The Supreme Islamic Council of Somalia (SICS) quickly condemned the killing as "barbaric and contrary to the teachings of Islam" and said it had detained one of the attackers, who was cooperating in their investigation.
"We are hopeful we will capture the second killer, he has nowhere to hide," SICS deputy security chief Sheikh Muktar Robow told AFP.
He said no motive had been ruled out for the attack, which came less than two days after a hardline Mogadishu imam told Muslim faithful at a mosque in southern Mogadishu to "hunt down" and kill those who insult Islam.
The head of the Vatican press office, Federico Lombardi, said the nun's slaying in Mogadishu was "horrible" and hoped it would remain an "isolated act," Italy's ANSA news agency reported.
Simmering anger
A one-day strike in Indian Kashmir called by hardline Muslim separatists to protest the Pope's recent remarks on Islam saw shops, businesses and government offices closed today.
In the summer capital Srinagar, the urban hub of the anti-India insurgency, traffic was light with most government offices closed in the Muslim-majority state, witnesses said.
Earlier, religious seminaries across Iran shut on Sunday to stage protests over the Pope's "outrageous" remarks, while Morocco said it was recalling its ambassador to the Holy See.

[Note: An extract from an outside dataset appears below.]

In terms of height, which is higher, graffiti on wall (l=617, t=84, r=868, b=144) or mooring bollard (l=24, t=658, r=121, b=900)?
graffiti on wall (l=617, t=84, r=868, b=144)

Two armed Iraqi groups posted statements on the Internet urging Muslims toward reprisal, though it was not clear if the threats took the Pope's most recent public expression of regret into account.
And a third day of attacks on Christian places of worship in the
Palestinain territories saw unknown assailants throw Molotov cocktails and a burning tire at two Catholic churches in the northern West Bank.
The head of the Hamas-led government, Ismail Haniya, denounced the attacks and called on Palestinians to exercise restraint.
The scale and intensity of the Muslim reaction had cast doubts on the Pope's next scheduled foreign trip in November to Turkey.
However, Turkish Foreign Minister Abdullah Gul said the visit would go ahead as planned.